→ **Exercise directions**: Can you rename "river water" to "stream water" everywhere it occurs in the entries below and return them with nothing else changed?

Stored records

* Begin *

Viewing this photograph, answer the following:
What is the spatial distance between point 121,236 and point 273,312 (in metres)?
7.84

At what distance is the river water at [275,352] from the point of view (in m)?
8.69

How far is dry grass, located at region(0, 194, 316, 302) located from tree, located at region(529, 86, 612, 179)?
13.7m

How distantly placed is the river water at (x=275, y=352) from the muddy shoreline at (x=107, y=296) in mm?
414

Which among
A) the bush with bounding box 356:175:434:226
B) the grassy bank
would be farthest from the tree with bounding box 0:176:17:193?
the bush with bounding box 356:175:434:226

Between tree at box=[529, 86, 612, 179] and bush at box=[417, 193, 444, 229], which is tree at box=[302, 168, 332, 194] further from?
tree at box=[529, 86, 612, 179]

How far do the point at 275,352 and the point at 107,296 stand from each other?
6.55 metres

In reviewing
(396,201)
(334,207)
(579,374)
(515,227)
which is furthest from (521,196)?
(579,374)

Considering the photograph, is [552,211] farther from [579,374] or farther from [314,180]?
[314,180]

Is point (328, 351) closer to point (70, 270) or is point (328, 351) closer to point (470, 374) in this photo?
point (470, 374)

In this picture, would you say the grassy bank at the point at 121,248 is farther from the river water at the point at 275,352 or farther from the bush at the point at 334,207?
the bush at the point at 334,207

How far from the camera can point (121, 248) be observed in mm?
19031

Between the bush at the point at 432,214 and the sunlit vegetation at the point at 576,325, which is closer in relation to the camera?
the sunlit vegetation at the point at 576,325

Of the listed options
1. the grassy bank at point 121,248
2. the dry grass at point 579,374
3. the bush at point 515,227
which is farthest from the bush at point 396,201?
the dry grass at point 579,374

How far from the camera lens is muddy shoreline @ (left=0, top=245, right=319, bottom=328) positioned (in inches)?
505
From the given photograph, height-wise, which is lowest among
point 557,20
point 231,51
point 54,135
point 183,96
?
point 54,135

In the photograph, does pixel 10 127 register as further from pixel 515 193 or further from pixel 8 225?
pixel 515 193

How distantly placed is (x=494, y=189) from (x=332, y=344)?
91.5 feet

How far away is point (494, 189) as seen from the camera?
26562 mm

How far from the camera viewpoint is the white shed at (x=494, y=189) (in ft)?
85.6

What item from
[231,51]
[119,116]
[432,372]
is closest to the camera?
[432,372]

* End *

→ **Task output**:
Viewing this photograph, answer the following:
What is the spatial distance between point 121,236 and point 273,312 (in metres)?
7.84

At what distance is the stream water at [275,352] from the point of view (in m)?
8.69

How far is dry grass, located at region(0, 194, 316, 302) located from tree, located at region(529, 86, 612, 179)?
13.7m

How distantly placed is the stream water at (x=275, y=352) from the muddy shoreline at (x=107, y=296) in mm?
414

Which among
A) the bush with bounding box 356:175:434:226
B) the grassy bank
would be farthest from the tree with bounding box 0:176:17:193?
the bush with bounding box 356:175:434:226

Between tree at box=[529, 86, 612, 179] and bush at box=[417, 193, 444, 229], which is tree at box=[302, 168, 332, 194] further from?
tree at box=[529, 86, 612, 179]

How far do the point at 275,352 and the point at 107,296 stand from each other?
6.55 metres

In reviewing
(396,201)
(334,207)
(579,374)
(515,227)
which is furthest from (521,196)?
(579,374)

Considering the photograph, is [552,211] farther from [579,374] or farther from [314,180]?
[314,180]

Is point (328, 351) closer to point (70, 270) or is point (328, 351) closer to point (470, 374) in this photo?
point (470, 374)

In this picture, would you say the grassy bank at the point at 121,248 is farther from the stream water at the point at 275,352 or farther from the bush at the point at 334,207?
the bush at the point at 334,207

How far from the camera can point (121, 248) be observed in mm?
19031

Between the bush at the point at 432,214 and the sunlit vegetation at the point at 576,325, which is closer in relation to the camera?
the sunlit vegetation at the point at 576,325

Of the listed options
1. the grassy bank at point 121,248
2. the dry grass at point 579,374
3. the bush at point 515,227
which is farthest from the bush at point 396,201?
the dry grass at point 579,374

How far from the camera lens is muddy shoreline @ (left=0, top=245, right=319, bottom=328) positioned (in inches)?
505
From the given photograph, height-wise, which is lowest among
point 557,20
point 231,51
point 54,135
point 183,96
?
point 54,135

In the photograph, does pixel 10 127 register as further from pixel 515 193 or further from pixel 8 225?
pixel 515 193

How distantly placed is (x=494, y=189) from (x=332, y=344)?
91.5 feet

How far away is point (494, 189) as seen from the camera?
26562 mm

How far from the camera viewpoint is the white shed at (x=494, y=189) (in ft)?
85.6

What item from
[231,51]
[119,116]
[432,372]
is closest to the camera?
[432,372]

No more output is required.